===== TEXTE À LIRE

Je voudrais réitérer l’appel du pape François à servir les autres avec compassion, à aimer concrètement et non abstraitement, avec un amour qui « est grâce, générosité, désir d’être proche et qui n’hésite pas à se donner, à se sacrifier pour ses créatures bien-aimées. La charité, l’amour, signifient partager en tout le sort du bien-aimé. L’amour rend semblable, il crée une égalité, il abat les murs et les distances » (Message de Carême 2014). De même, l’accent mis par le Bouddha sur l’entraînement du cœur est particulièrement précieux alors que nous avançons ensemble dans nos efforts pour apporter la guérison : « Développez la méditation sur la compassion, car lorsque vous développez la méditation sur la compassion, toute cruauté sera abandonnée » (Maharahulovada Sutta – MN 62).

==========

◆ CONSIGNE 1
Reproduisez fidèlement le texte sur la compassion, en commençant par « Je voudrais réitérer » et en poursuivant jusqu'à « Sutta – MN 62). ».
◆ CONSIGNE 2
Prolongez le texte sur la compassion au-delà de sa dernière phrase.
Le matériel n'est pas nécessaire pour répondre.

===== DONNÉES DE L'EXERCICE

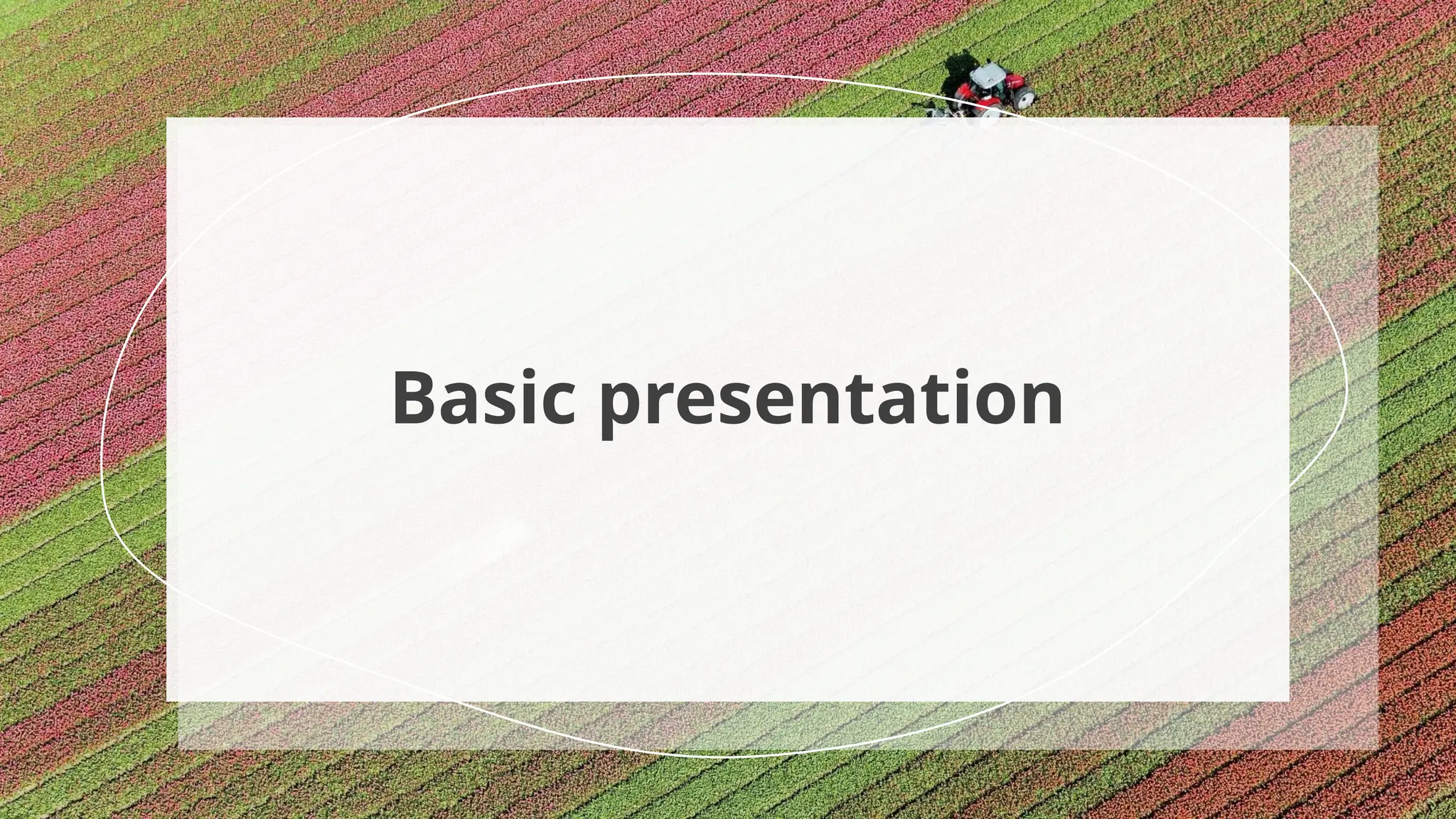 Basic presentation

==========

◆ RÉPONSE RÉDIGÉE 1
Je voudrais réitérer l’appel du pape François à servir les autres avec compassion, à aimer concrètement et non abstraitement, avec un amour qui « est grâce, générosité, désir d’être proche et qui n’hésite pas à se donner, à se sacrifier pour ses créatures bien-aimées. La charité, l’amour, signifient partager en tout le sort du bien-aimé. L’amour rend semblable, il crée une égalité, il abat les murs et les distances » (Message de Carême 2014). De même, l’accent mis par le Bouddha sur l’entraînement du cœur est particulièrement précieux alors que nous avançons ensemble dans nos efforts pour apporter la guérison : « Développez la méditation sur la compassion, car lorsque vous développez la méditation sur la compassion, toute cruauté sera abandonnée » (Maharahulovada Sutta – MN 62).

◆ RÉPONSE RÉDIGÉE 2
Puissions-nous tous nous efforcer de vivre avec plus d’amour et de compassion, et travailler ensemble à la construction d’un monde plus juste, plus pacifique et plus uni. Puissiez-vous « rayonner d’un amour sans limite envers le monde entier – en haut, en bas et à travers – sans entrave, sans malveillance, sans inimitié » (Karaniya Metta Sutta, Sn. 1.8). Et puissiez-vous profiter, chers frères et sœurs bouddhistes, de bénédictions abondantes et de la joie de contribuer à la guérison des blessures de la société et de la terre, notre maison commune.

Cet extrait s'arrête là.